[EXERCISE PROMPT]
Your answer should consist of every line from the records that holds the string "Tanzania".
---------- THE INPUT ----------
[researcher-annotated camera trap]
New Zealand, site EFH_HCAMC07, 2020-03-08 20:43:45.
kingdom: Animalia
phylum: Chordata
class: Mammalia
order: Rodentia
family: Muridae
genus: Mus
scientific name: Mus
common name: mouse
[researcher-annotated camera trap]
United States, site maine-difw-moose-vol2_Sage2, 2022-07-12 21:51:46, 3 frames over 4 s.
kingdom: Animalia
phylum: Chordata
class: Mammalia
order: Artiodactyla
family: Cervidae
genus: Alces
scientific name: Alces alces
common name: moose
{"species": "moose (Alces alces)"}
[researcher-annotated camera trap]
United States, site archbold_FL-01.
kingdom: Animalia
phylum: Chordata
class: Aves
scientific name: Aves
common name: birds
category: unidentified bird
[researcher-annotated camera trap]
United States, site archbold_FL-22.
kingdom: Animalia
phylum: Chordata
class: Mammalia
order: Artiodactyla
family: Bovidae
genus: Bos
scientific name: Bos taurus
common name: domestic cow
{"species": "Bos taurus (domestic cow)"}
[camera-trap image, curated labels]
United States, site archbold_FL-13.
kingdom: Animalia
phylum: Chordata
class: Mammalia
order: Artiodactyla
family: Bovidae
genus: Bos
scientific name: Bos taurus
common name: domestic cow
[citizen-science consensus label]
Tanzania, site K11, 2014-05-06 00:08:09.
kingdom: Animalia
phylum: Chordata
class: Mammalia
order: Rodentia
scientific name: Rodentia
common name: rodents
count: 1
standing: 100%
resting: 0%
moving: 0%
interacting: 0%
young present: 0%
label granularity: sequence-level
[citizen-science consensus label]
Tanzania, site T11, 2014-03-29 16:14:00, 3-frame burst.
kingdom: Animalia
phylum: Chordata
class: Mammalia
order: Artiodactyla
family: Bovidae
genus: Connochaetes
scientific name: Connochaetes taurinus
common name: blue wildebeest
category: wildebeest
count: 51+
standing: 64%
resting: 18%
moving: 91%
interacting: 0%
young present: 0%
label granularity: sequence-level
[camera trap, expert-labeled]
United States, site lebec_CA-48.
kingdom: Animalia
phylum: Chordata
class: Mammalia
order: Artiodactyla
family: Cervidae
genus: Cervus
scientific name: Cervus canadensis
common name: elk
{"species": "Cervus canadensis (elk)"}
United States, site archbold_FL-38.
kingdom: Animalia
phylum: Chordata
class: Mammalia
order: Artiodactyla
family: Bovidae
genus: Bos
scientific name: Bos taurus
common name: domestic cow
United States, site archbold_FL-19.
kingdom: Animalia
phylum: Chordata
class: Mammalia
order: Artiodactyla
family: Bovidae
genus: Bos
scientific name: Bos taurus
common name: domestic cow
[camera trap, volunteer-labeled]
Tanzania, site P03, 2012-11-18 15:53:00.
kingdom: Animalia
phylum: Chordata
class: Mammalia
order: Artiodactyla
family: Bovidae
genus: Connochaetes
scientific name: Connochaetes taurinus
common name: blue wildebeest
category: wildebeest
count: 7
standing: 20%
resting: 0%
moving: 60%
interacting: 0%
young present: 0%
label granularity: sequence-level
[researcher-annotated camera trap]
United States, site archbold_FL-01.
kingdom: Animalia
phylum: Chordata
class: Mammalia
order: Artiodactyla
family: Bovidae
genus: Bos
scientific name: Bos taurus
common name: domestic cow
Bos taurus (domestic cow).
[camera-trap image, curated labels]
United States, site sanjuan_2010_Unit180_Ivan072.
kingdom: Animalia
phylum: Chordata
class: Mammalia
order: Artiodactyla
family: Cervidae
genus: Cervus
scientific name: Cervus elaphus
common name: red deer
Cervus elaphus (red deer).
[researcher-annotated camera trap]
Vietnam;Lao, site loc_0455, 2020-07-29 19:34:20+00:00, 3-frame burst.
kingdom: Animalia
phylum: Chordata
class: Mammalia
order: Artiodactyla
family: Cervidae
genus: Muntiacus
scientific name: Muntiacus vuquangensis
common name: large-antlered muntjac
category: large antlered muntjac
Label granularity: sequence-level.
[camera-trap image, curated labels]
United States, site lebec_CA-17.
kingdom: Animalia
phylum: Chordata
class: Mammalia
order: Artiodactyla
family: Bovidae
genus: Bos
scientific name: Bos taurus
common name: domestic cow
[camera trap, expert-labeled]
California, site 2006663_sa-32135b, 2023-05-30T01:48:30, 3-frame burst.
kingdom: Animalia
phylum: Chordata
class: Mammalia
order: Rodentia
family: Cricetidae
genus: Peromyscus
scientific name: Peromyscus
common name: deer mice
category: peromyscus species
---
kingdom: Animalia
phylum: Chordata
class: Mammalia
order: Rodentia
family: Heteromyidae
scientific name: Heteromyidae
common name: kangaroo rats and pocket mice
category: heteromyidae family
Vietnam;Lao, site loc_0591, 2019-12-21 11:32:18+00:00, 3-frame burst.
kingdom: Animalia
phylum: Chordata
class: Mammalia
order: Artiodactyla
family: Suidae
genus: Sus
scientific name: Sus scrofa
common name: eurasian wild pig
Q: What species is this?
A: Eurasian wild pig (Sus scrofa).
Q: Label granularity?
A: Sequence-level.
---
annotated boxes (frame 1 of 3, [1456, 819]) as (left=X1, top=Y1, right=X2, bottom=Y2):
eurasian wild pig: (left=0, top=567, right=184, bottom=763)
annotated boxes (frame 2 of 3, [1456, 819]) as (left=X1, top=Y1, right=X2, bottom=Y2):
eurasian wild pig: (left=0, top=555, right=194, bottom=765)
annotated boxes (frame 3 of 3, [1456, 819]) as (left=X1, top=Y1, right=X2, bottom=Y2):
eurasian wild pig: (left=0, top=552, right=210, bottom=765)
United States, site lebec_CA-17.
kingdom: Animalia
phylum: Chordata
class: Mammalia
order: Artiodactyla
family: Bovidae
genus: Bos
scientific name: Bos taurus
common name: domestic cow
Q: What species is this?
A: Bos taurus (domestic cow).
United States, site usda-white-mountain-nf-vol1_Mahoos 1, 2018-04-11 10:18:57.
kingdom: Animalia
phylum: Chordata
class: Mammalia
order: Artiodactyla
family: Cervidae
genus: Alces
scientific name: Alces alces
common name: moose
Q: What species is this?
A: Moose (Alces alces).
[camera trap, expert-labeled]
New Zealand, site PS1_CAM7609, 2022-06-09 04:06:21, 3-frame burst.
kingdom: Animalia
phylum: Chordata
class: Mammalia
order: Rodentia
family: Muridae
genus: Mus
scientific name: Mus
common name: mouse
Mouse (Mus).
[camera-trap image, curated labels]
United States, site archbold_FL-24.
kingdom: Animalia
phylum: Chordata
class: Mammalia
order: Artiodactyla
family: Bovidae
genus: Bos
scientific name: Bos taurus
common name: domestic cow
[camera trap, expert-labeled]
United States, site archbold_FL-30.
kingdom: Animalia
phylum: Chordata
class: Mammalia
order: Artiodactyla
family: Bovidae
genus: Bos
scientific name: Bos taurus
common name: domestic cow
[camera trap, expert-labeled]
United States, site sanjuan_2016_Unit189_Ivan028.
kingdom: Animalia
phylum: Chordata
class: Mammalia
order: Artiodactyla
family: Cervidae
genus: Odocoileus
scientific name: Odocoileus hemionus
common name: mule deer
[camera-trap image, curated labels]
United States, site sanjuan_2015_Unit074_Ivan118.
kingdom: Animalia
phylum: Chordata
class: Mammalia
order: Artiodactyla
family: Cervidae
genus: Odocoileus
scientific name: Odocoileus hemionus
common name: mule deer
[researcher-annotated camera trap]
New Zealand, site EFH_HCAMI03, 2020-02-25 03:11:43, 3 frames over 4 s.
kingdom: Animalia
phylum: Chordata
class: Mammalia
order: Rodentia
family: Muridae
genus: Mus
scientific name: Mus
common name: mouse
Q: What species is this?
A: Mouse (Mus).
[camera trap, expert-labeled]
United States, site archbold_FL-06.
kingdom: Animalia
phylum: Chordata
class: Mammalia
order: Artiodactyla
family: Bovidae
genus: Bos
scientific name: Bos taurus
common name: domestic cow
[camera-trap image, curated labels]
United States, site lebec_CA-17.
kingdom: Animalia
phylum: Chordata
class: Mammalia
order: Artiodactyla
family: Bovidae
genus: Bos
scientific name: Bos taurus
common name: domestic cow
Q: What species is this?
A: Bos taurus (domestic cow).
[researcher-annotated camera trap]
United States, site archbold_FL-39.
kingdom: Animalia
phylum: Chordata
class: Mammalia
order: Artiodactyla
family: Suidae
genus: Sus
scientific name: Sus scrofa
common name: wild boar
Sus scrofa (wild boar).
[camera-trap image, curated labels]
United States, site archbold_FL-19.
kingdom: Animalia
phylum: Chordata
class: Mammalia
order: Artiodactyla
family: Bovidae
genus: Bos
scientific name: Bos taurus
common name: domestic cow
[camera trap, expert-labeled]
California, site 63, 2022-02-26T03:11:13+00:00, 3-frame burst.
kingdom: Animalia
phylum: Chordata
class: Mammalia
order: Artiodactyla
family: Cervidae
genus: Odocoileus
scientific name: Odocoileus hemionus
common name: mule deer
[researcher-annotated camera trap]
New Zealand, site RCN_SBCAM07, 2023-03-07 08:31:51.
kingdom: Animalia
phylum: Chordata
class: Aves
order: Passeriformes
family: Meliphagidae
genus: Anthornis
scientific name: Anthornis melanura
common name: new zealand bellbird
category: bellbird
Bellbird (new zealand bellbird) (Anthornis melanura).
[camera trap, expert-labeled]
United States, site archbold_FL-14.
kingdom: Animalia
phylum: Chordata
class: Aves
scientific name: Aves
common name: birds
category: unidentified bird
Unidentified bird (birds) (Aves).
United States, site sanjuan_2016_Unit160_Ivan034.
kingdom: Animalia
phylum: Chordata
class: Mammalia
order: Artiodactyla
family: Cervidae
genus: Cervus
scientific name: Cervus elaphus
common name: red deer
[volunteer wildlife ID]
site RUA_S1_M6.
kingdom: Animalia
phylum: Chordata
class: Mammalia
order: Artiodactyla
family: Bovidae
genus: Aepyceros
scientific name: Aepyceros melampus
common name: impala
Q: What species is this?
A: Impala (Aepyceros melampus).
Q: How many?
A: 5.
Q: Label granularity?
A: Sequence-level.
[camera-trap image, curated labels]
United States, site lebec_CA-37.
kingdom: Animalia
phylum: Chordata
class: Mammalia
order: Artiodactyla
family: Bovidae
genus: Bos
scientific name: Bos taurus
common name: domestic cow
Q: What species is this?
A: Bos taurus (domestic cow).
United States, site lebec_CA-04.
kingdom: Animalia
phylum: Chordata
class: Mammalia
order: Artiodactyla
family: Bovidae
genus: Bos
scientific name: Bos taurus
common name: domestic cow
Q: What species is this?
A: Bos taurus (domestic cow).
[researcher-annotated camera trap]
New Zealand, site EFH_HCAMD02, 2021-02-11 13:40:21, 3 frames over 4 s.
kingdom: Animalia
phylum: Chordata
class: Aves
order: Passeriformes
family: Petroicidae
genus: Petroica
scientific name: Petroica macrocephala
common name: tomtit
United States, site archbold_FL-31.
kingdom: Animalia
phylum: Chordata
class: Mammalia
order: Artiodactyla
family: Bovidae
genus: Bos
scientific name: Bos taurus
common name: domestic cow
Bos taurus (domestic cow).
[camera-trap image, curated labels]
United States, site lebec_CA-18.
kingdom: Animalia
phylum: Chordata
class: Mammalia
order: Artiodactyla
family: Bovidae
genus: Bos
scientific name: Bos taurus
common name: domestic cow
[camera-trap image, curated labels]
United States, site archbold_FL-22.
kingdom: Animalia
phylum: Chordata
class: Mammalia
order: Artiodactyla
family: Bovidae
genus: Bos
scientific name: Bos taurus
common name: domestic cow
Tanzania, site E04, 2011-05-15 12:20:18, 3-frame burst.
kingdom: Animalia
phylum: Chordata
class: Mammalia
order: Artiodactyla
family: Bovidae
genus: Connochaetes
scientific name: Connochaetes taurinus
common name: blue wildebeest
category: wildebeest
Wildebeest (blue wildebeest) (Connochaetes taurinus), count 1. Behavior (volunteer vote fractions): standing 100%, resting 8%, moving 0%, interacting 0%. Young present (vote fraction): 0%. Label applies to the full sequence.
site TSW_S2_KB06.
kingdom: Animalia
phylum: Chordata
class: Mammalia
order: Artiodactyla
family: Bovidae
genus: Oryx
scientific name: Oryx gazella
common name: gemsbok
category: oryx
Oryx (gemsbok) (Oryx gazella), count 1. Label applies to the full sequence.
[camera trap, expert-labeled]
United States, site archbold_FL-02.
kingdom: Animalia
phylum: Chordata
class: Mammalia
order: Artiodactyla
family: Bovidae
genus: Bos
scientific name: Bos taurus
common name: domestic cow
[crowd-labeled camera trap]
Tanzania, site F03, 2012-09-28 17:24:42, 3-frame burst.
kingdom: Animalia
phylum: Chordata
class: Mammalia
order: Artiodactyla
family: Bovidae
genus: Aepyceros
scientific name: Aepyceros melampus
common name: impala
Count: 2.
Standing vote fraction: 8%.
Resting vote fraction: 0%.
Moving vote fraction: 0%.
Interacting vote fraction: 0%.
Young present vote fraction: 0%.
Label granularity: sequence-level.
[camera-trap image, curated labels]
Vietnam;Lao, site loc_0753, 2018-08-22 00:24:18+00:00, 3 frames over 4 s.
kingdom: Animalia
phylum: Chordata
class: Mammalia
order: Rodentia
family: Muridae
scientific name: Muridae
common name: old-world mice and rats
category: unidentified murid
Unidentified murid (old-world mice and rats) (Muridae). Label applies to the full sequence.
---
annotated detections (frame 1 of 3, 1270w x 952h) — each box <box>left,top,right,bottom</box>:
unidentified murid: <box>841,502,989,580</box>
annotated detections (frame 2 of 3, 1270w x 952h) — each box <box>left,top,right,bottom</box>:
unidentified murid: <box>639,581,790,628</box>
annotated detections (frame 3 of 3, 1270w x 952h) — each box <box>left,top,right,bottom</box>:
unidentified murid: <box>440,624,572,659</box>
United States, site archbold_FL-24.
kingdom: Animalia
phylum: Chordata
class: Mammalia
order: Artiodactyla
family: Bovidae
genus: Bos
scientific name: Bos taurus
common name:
----------
[SOLUTION]
Tanzania, site K11, 2014-05-06 00:08:09.
Tanzania, site T11, 2014-03-29 16:14:00, 3-frame burst.
Tanzania, site P03, 2012-11-18 15:53:00.
Tanzania, site E04, 2011-05-15 12:20:18, 3-frame burst.
Tanzania, site F03, 2012-09-28 17:24:42, 3-frame burst.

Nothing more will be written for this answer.